Hills and mountains have been cropped out of Native Garden, compressing space. Speckled and jerky brushstrokes convey Burtt's gestural style and dynamic color while portraying mingled undisciplined garden elements.
Afternoon, Lot River has only two parts — the trees and the river reflecting the trees. Burtt has condensed the view into a burst of bright green foliage and its aqueous double. The vertical composition descends more from Color Field than from Plein Air painting. This minimalism gives an intense contemplative focus on a single subject.
Dangling tree limbs suspended from the top of Erling Sjovold's Stranded Log — Still River 1 remind us of a Rococo framing motif. Replacing ample pink flesh with rocks and a gnarled fallen tree, Sjovold puts nature's ornamentation in the forefront, finding frippery in this miniature from a daily hike.

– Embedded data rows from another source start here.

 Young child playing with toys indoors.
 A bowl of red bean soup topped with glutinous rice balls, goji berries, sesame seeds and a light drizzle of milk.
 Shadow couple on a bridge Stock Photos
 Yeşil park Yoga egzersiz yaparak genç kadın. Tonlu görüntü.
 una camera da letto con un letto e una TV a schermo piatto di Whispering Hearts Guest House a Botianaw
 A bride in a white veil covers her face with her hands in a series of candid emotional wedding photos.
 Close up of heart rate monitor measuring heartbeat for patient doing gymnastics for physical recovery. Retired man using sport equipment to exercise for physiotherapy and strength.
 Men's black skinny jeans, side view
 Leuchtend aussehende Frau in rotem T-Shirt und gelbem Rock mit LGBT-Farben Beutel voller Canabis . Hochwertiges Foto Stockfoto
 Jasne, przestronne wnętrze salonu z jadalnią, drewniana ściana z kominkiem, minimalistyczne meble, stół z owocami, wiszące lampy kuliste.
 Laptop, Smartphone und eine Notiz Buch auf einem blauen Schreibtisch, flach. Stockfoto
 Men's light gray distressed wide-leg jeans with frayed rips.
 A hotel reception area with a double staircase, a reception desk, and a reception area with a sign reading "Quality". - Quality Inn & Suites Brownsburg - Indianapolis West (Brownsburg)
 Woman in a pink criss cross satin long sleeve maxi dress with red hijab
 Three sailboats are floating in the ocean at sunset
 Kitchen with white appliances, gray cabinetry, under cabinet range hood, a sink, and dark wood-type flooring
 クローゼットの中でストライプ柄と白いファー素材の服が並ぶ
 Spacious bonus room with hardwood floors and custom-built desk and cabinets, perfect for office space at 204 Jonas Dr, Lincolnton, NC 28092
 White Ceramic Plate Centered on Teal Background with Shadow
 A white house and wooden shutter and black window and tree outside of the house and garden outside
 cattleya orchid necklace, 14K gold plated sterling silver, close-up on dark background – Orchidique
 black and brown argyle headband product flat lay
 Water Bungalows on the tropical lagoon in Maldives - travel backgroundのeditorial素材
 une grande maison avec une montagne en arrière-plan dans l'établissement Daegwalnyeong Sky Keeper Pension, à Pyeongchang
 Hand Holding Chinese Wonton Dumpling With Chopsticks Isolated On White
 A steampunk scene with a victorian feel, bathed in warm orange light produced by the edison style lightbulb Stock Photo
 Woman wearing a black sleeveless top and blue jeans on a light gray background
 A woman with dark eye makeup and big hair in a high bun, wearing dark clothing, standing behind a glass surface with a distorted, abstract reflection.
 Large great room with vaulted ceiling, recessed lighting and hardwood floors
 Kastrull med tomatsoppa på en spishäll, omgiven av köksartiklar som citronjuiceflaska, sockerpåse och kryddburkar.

With only clouds and blue sky behind them, the magnolia flowers in Randall David Tipton's painting momentarily become a flock of birds. Blooms roost on an unseen tree's limbs, ready to take flight. Tipton accentuates surrealism by shifting his viewpoint and narrowing the focus to create this chimerical image.
Bill Dewey's photograph of torn photos focuses almost solely on clouds. Pure decoration. Fluffy clouds, wispy clouds, sunrise on clouds, and storm clouds that span time and space. This awe-inspiring yet most egalitarian view is available to us by simply looking up. Ornament for everyone.